BEIJING -(Dow Jones)- China on Sunday issued rules regulating financing vehicles associated with local governments, indicating that it will shut financing companies or strip them of their financing operations if they are mainly dependent on fiscal funds for debt repayment in a public project.
The rules disclosed by the State Council are part of the government's effort to clean up local government financing vehicles, which have been responsible for the surge in local-government debt as a side effect of China's crisis-driven lending binge last year.
Many local governments have set up special investment vehicles that borrowed from banks to fund infrastructure projects, capitalizing these vehicles with the governments' land assets and providing guarantees for them. But concerns has been on the rise by the central government about the risk of loan defaults in the sector. Local governments in China cannot issue debt themselves, making it risky for them to guarantee loans if they face revenue shortfalls.
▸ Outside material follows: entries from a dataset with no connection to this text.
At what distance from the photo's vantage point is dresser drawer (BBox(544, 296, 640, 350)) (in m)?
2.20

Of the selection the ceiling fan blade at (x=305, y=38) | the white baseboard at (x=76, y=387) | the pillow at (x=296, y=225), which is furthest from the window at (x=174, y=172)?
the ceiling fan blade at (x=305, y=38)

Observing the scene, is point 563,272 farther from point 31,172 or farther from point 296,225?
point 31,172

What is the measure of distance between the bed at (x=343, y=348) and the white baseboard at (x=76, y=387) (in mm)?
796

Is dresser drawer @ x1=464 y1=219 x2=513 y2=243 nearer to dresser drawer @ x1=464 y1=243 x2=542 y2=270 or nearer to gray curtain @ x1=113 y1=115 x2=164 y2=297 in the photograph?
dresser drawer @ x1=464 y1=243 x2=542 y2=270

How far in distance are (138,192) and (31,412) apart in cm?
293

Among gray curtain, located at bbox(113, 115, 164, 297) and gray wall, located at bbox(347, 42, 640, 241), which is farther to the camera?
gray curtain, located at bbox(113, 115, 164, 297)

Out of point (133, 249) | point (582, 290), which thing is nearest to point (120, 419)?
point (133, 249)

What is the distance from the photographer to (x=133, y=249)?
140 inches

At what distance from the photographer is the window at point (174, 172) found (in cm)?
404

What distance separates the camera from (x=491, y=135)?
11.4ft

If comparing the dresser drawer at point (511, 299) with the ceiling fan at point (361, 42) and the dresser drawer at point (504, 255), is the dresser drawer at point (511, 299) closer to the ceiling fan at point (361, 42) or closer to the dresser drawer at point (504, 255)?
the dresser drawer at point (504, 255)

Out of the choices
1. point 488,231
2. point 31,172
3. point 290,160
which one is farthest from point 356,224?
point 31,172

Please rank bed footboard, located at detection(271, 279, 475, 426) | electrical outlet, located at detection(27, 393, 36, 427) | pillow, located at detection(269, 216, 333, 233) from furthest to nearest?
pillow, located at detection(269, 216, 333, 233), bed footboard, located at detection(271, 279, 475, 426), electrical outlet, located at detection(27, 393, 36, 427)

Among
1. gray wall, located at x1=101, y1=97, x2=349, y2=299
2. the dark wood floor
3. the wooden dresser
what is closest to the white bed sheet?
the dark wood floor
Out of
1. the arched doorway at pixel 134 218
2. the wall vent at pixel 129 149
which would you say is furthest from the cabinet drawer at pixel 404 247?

In a notice issued on the website of the central government, the rules say local governments must make a "comprehensive clean up of financing platform companies" and place them under three classifications.
It said financing platform companies undertaking public projects that rely primarily on fiscal funds to repay debt must stop such operations. It said local governments must place financing for such projects in their budgets or find ways to raise the funds through market-oriented means like bringing in private capital.
The rules said financing platform companies undertaking public projects that can rely on their own income to repay debt and financing companies that take on non-public projects must fall in line with laws that govern companies, including meeting requirements on company capital, governance and commercial operations.
Banks are not allowed to lend to financing platform companies that do not have a steady source of capital flow for repaying loans, the rules said.